**EXERCISE:**
Copy exactly the lines of the records below, and only those lines, beginning with the line that contains "New South Wales, site" and ending with the line that contains "scientific name: Muntiacus vuquangensis".
====================
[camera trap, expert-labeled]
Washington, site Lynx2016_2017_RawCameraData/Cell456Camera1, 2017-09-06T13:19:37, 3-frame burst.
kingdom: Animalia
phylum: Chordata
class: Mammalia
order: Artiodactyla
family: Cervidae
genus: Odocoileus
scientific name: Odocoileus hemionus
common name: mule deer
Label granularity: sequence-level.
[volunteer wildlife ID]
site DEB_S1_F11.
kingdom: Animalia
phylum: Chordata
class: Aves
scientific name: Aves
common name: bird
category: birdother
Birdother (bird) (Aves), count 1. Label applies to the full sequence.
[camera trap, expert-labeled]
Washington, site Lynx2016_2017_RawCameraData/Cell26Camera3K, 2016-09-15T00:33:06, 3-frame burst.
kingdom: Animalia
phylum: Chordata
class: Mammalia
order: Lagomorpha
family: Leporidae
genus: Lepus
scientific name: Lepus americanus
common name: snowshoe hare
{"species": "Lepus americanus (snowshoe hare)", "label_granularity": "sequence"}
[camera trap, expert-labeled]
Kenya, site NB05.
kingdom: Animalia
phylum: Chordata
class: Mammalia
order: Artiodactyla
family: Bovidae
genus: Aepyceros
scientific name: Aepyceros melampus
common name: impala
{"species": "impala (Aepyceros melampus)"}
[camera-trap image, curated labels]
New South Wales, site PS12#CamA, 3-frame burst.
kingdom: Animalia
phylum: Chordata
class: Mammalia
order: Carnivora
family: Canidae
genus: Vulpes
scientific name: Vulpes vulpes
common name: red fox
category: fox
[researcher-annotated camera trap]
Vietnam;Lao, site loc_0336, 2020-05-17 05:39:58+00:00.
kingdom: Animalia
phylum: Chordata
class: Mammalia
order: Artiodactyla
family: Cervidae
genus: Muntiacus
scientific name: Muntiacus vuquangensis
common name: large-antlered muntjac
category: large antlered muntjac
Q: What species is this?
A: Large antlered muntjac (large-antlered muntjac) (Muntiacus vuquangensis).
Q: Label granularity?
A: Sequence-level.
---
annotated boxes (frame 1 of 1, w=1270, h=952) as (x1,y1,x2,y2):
====================
**SOLVED EXERCISE:**
New South Wales, site PS12#CamA, 3-frame burst.
kingdom: Animalia
phylum: Chordata
class: Mammalia
order: Carnivora
family: Canidae
genus: Vulpes
scientific name: Vulpes vulpes
common name: red fox
category: fox
[researcher-annotated camera trap]
Vietnam;Lao, site loc_0336, 2020-05-17 05:39:58+00:00.
kingdom: Animalia
phylum: Chordata
class: Mammalia
order: Artiodactyla
family: Cervidae
genus: Muntiacus
scientific name: Muntiacus vuquangensis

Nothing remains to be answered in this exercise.